J Squared, Inc. d/b/a Univ. Loft Co. v. Sauder Mfg. Co., IPR2015-00774, Paper 30 (PTAB Apr. 4, 2016). The Board denied patent owner’s request to bring physical specimens of its commercial product and of petitioner’s commercial product to the oral argument for inspection by the Board. “A trial before the Board is conducted on paper. By the time the proceeding reaches final oral argument, nothing new can be presented, no new evidence, no new arguments. . . . [I]n light of the fact that Patent Owner has not requested introduction of the physical commercial chairs into the record, such introduction at this stage of the proceeding would need to be approved through a motion for supplemental information. Patent Owner has not filed such a motion. We do not, by this order, provide authorization for Patent Owner to file a motion to submit this supplemental information, because Patent Owner was clearly in possession of these physical samples at the time it filed its Patent Owner Response, and thus, Patent Owner likely cannot now show why the supplemental information reasonably could not have been obtained earlier, as required by 37 C.F.R. § 42.123(b).”

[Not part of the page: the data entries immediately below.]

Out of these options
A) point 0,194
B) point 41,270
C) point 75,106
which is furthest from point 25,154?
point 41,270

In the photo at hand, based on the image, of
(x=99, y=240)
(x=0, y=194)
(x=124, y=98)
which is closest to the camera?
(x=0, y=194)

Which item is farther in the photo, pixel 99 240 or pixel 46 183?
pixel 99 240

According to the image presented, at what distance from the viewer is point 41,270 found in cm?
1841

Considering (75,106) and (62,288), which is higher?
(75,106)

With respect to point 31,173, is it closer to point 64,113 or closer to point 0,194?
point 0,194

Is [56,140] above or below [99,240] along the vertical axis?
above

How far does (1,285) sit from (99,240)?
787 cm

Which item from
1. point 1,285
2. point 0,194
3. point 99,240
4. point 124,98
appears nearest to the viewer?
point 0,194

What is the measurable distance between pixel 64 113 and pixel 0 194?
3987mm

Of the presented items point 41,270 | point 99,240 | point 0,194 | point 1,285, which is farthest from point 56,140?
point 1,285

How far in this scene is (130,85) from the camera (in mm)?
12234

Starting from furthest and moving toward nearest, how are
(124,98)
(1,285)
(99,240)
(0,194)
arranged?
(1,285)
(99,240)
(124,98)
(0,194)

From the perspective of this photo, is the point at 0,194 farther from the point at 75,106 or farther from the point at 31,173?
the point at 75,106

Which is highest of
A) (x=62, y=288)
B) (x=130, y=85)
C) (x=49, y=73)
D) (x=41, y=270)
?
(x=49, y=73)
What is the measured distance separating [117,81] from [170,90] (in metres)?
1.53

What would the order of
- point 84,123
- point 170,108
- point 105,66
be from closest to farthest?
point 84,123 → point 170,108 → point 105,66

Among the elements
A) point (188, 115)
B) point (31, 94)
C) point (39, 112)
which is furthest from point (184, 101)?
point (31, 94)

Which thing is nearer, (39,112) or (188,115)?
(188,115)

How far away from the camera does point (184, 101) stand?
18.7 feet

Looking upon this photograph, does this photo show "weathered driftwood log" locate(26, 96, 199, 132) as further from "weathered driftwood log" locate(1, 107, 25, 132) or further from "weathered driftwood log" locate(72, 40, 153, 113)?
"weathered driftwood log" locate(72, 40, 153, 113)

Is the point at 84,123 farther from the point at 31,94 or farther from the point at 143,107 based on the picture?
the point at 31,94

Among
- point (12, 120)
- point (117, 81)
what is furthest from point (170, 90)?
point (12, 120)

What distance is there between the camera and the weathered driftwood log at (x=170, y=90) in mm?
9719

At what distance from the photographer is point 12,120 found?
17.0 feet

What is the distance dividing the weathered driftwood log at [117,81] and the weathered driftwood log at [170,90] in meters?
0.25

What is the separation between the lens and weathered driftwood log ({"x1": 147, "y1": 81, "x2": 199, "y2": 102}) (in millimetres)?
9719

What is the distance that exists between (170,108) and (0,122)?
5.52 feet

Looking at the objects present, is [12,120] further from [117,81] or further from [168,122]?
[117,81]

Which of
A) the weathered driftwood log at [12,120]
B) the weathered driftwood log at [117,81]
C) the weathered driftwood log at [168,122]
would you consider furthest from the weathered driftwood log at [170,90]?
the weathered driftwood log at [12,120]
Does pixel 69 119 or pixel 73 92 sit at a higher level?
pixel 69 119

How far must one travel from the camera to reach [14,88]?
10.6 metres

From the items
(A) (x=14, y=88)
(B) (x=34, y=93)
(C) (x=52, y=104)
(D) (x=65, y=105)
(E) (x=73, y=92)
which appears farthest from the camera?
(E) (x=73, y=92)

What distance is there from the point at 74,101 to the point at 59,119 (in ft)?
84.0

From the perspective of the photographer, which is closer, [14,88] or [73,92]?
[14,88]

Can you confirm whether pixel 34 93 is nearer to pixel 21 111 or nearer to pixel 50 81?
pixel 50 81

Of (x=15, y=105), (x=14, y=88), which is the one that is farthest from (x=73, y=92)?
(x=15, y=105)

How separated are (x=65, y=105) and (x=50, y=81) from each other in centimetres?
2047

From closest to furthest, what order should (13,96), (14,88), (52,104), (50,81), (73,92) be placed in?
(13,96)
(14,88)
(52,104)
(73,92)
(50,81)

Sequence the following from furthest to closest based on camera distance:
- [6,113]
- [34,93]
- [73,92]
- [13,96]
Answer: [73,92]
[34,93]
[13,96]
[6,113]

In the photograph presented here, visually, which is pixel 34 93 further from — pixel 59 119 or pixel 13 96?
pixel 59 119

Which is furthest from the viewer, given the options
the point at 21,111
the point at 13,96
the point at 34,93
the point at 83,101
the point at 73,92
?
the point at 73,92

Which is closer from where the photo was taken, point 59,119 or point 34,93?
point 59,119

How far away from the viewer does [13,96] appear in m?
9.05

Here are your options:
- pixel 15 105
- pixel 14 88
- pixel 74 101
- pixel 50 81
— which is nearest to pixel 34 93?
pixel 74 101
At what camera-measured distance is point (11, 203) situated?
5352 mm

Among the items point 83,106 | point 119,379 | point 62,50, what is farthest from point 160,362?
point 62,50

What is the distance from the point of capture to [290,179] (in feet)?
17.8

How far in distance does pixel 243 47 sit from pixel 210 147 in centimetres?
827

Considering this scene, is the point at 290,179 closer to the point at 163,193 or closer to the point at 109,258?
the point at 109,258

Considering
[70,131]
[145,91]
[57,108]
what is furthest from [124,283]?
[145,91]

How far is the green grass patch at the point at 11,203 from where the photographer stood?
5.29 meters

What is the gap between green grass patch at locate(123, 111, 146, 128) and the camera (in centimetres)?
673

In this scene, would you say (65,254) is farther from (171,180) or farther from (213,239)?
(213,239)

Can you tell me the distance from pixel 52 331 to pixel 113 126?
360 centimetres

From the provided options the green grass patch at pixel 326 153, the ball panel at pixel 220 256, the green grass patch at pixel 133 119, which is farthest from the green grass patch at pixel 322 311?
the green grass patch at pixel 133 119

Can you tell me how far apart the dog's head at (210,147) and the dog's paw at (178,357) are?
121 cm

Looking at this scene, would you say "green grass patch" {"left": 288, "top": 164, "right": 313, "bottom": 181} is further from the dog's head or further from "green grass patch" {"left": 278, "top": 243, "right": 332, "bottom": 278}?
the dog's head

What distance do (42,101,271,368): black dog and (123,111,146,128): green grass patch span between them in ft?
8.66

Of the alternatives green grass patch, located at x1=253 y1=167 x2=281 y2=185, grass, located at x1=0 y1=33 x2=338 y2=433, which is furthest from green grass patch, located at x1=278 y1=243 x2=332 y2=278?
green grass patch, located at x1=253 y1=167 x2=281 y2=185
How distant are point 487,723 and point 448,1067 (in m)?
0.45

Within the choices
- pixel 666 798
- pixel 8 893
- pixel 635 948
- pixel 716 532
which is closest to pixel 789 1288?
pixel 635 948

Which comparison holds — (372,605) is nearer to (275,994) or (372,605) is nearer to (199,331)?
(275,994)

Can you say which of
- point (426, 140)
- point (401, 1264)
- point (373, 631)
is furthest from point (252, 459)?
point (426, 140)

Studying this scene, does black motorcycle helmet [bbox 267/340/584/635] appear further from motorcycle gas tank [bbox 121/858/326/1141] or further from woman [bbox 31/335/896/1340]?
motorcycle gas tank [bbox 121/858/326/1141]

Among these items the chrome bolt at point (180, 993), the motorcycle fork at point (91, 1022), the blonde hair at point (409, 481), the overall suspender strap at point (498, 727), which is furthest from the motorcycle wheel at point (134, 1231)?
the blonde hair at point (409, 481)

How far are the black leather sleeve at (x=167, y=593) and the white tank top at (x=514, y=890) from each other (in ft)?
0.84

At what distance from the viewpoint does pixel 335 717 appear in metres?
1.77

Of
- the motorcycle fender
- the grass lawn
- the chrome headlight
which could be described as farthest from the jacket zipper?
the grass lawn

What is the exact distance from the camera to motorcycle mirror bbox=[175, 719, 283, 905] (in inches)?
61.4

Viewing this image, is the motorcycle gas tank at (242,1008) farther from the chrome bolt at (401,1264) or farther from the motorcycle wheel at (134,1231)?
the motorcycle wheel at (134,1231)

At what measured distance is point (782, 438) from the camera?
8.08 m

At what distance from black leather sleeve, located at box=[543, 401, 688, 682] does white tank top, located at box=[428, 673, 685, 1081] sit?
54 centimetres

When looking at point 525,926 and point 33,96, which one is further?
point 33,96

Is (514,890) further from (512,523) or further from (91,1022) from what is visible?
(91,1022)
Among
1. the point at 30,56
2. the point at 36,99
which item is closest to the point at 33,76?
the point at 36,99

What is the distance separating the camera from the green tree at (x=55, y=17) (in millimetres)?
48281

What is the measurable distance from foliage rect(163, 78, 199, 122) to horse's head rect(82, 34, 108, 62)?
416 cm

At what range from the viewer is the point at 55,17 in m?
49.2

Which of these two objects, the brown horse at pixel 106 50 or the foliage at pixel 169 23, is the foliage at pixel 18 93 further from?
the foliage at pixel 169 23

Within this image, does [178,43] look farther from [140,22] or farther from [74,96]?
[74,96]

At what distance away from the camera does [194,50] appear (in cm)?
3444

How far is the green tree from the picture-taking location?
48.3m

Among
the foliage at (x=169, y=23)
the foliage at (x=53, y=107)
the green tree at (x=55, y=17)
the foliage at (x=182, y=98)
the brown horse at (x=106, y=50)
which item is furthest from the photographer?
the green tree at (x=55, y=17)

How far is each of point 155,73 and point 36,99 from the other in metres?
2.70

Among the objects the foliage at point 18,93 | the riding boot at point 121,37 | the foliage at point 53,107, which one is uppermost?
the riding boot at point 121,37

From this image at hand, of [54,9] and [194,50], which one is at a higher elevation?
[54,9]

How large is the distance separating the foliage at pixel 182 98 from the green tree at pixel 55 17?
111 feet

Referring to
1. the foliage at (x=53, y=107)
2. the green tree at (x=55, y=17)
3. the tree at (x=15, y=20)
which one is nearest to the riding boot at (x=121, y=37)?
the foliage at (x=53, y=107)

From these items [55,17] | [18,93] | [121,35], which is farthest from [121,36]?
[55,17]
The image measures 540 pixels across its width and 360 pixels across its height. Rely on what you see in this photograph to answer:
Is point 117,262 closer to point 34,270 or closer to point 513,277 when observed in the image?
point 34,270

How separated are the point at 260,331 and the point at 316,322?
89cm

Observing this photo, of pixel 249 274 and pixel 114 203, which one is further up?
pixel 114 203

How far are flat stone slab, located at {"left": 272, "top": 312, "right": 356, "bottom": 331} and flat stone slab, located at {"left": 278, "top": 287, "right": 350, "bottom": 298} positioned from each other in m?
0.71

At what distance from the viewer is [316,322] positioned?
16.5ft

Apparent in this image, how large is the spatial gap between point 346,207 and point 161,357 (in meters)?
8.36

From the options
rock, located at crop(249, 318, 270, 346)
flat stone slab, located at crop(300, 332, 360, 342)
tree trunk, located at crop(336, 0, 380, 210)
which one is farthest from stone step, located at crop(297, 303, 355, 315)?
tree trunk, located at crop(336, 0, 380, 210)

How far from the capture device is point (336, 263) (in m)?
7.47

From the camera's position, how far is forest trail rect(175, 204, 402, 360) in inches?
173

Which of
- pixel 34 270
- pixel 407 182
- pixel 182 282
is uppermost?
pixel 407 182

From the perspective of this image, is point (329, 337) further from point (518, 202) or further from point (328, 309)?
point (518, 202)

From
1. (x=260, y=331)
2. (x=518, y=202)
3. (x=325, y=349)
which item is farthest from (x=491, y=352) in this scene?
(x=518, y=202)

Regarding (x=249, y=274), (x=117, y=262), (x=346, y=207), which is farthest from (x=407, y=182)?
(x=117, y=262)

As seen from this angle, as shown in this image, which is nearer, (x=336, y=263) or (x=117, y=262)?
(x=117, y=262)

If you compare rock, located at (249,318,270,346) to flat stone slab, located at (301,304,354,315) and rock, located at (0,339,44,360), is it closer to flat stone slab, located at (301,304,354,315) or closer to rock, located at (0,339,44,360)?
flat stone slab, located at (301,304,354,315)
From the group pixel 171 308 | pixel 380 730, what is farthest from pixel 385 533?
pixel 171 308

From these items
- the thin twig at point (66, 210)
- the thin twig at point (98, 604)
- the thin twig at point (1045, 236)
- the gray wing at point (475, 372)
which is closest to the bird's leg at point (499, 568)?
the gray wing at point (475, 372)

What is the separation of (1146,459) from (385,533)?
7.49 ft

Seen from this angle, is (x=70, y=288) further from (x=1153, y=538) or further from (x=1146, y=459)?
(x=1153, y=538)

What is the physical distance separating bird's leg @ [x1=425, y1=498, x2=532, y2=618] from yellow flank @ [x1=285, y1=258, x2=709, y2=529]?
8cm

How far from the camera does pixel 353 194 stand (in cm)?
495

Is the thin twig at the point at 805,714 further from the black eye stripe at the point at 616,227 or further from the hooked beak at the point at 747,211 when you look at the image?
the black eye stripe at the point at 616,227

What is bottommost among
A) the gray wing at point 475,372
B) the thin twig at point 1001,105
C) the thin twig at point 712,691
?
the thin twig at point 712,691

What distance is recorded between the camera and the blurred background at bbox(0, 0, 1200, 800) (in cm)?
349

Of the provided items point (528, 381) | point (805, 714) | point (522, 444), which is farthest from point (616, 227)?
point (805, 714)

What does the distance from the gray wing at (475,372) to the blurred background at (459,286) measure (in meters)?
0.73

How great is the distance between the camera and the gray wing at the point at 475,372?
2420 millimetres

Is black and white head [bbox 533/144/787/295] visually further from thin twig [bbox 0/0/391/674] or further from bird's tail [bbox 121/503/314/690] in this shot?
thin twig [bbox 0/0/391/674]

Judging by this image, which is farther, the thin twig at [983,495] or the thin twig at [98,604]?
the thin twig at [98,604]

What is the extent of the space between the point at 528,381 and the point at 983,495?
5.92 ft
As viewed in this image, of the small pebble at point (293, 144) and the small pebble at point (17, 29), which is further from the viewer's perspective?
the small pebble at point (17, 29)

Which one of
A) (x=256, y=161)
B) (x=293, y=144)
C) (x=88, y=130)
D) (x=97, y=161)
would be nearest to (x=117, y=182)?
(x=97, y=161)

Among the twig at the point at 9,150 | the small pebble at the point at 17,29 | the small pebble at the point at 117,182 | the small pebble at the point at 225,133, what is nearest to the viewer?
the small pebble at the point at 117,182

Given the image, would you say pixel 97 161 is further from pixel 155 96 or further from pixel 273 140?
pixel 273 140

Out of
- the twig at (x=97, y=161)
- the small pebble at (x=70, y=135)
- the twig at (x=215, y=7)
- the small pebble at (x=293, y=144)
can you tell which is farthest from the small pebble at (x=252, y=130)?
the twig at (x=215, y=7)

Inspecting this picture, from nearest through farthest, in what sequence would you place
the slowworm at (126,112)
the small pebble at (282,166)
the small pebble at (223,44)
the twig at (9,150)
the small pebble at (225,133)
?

Medtronic, Inc. v. Barry, IPR2015-00780, Paper 48 (PTAB May 13, 2016). The Board rejected petitioner’s argument that patent owner, in its demonstratives, could not cite to a passage of an exhibit that was not cited in a pleading. The Board indicated that petitioner was not prejudiced by citing to the passage because the exhibit was cited. The Board also permitted patent owner to, in its demonstratives, cite to testimony of patent owner’s expert that is consistent with or provides context to arguments already made by patent owner or that disputes characterizations made by petitioner during the cross-examination or in the petitioner reply, as long as the cited testimony does not “expand” the arguments made by patent owner in its response.
Inline Packaging, LLC v. Graphic Packaging Int’l, Inc., IPR2015-01609, Paper 49 (PTAB Sept. 27, 2016). The Board denied petitioner’s motion to strike patent owner’s proposed demonstratives as allegedly outside the scope of proper demonstratives. The Board indicated that, while it agreed with petitioner that patent owner’s slides did not appear to be fully supported by the evidence of record, it was unwilling to strike the demonstratives two days before the oral hearing. Due to the time constraints, the Board indicated that it was not in a position to determine definitively, in a timely manner, whether patent owner’s positions are properly responsive to petitioner’s assertions. The Board informed the parties that, in rendering its final written decision, the Board will exclude from consideration any slide of patent owners that are outside the scope of a proper demonstrative slide. “To hold otherwise would allow Patent Owner to present new arguments at this late juncture without providing Petitioner an adequate opportunity to respond. Indeed, the proper procedure to present such new arguments in this proceeding would have been to request to file a sur-reply earlier in the proceeding.”